Knowledge Graph
Knowledge Graph is a collection of interlinked descriptions of concepts, entities, relationships and events.
- Snippet from Wikipedia: Knowledge graph
In knowledge representation and reasoning, knowledge graph is a knowledge base that uses a graph-structured data model or topology to integrate data. Knowledge graphs are often used to store interlinked descriptions of entities – objects, events, situations or abstract concepts – while also encoding the semantics underlying the used terminology.
Since the development of the Semantic Web, knowledge graphs are often associated with linked open data projects, focusing on the connections between concepts and entities. They are also prominently associated with and used by search engines such as Google, Bing, Yext and Yahoo; knowledge-engines and question-answering services such as WolframAlpha, Apple's Siri, and Amazon Alexa; and social networks such as LinkedIn and Facebook.
- Snippet from Wikipedia: Google Knowledge Graph
The Google Knowledge Graph is a knowledge base from which Google serves relevant information in an infobox beside its search results. This allows the user to see the answer in a glance, as an instant answer. The data is generated automatically from a variety of sources, covering places, people, businesses, and more.

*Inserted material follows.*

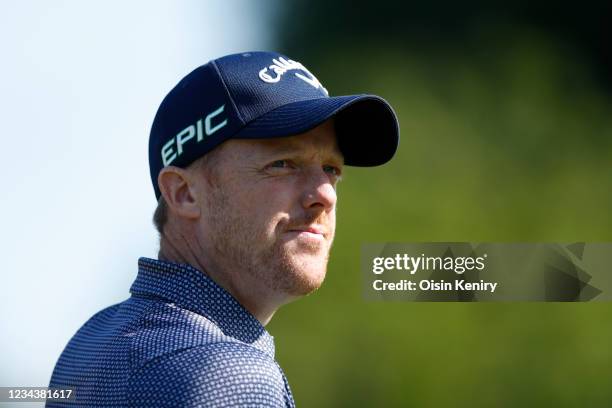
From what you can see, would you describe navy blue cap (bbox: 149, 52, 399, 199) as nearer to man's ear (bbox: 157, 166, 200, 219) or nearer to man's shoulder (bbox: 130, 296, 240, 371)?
man's ear (bbox: 157, 166, 200, 219)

The information covered by Google's Knowledge Graph grew quickly after launch, tripling its data size within seven months (covering 570 million entities and 18 billion facts). By mid-2016, Google reported that it held 70 billion facts and answered "roughly one-third" of the 100 billion monthly searches they handled. By March 2023, this had grown to 800 billion facts on 8 billion entities.
There is no official documentation of how the Google Knowledge Graph is implemented. According to Google, its information is retrieved from many sources, including the CIA World Factbook and Wikipedia. It is used to answer direct spoken questions in Google Assistant and Google Home voice queries. It has been criticized for providing answers with neither source attribution nor citations.